Claim 1 of the main request before the Board read:
A clean-room installation with filter-ventilator units (2), each of which has at least one fan motor (3) and is connected to a mains supply (L1, N), characterised in that the filter-ventilator units (2) are connected to one another and to at least one central command unit (16, 18) via a bus system (10), that each filter-ventilator unit (2) is directly addressable by the command unit (16, 18) via an address number or identification number and the bus system is part of a LAN network, that the filter-ventilator units (2) are connected to the bus system (10) in each case via a node (13), and that the fan motors (3) are electronically commutated direct-current motors.
The Board found this claim to be novel over an alleged prior use (“Daldrop”), in particular because the bus system was part of a LAN network. It then continued:

*** Translation of the German original ***

[2.3] It is undisputed that LAN networks were known at the relevant priority date […]. LAN networks consist of up to 32000 nodes which are connected via various media that form a data bus […]. Typical nodes comprise, inter alia, a microprocessor referred to as neuron chip and a transceiver that establishes the connection with the transfer medium […].

The use of a LAN network rather than the serial network based on the RS 232 standard which is known from “Daldrop” […] solves the problem to make it possible to connect a greater number (i.e. up to 32000 […] rather than 4096 at the most) of filter-ventilator units that can be individually controlled, for a given network.
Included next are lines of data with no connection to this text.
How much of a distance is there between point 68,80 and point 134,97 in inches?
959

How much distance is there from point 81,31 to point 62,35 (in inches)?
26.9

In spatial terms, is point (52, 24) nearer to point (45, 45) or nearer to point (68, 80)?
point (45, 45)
It is also possible to consider that a further problem is solved, i.e. the use of a more up-to-date network that is adapted to an industrial context […].
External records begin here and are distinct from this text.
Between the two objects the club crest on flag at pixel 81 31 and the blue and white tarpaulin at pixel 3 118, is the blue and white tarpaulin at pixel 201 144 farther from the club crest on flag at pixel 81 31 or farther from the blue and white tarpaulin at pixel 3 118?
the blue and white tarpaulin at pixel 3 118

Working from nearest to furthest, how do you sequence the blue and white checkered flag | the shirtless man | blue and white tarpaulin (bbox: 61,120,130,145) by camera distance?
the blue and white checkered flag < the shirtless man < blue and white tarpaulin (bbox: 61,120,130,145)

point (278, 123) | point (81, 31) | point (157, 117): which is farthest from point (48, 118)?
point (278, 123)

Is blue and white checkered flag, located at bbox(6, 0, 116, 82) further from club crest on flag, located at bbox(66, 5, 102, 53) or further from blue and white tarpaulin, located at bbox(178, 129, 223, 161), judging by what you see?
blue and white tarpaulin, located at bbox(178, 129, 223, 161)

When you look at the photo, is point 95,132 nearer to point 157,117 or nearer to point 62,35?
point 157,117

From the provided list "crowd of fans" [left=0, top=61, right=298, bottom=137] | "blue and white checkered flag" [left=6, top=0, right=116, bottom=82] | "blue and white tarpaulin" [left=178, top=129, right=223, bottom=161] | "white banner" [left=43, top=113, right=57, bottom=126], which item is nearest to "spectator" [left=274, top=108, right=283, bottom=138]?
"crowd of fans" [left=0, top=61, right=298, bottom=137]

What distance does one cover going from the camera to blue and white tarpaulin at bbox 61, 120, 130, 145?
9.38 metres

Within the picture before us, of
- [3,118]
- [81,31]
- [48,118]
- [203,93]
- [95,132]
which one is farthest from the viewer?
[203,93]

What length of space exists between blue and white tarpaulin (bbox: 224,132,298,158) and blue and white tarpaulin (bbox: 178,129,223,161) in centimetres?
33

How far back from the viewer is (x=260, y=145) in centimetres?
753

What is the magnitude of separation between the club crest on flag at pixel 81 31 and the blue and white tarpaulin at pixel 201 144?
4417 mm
The skilled person has several options for solving these problems. As a matter of fact, there is a whole array of field buses for industrial contexts other than LAN networks  […] that would solve said problems […] even though they have not been mentioned in the present method. When choosing an appropriate field bus the skilled person would be guided by the fact that the LAN network is used in building control (Gebäudeleittechnik), which is similar to clean-room technology […] and is suitable for establishing networks of ventilators […] and would consider using it in a clean-room device for connecting filter-aerator units and the central control unit, without there being any inventive step.
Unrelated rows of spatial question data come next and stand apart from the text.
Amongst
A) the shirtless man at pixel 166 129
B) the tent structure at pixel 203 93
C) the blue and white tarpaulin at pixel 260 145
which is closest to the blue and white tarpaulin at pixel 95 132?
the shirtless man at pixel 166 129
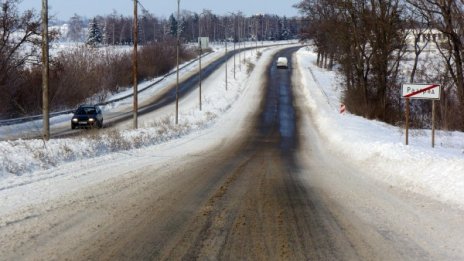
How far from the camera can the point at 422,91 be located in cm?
1802

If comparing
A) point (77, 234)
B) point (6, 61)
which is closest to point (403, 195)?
point (77, 234)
[2.4] In this context the [patent proprietors] have submitted that it was common practice to multiply the number of serial networks of the kind known from “Daldrop” in order to be able to connect the desired number of aerator-ventilator units. They referred to decision T 812/92 which explained that a prior use  that had occurred very close to the priority date of the impugned patent and which used the known prior art, such as “Daldrop”, was an indication for the presence of an inventive step if this prior art did not use the features according to their invention despite their alleged advantages. Moreover, the skilled person would consider LAN networks to bee to complex (aufwendig) and, therefore, too expensive for the mere control of filter-aerator units and would not have considered their use. They also referred to the fact that LAN networks were suitable for receiving data from a great number of nodes in these nodes and in further nodes and for taking into account the control of devices connected to these nodes […]. Such a scenario was rather untypical for an application in the context of clean-rooms.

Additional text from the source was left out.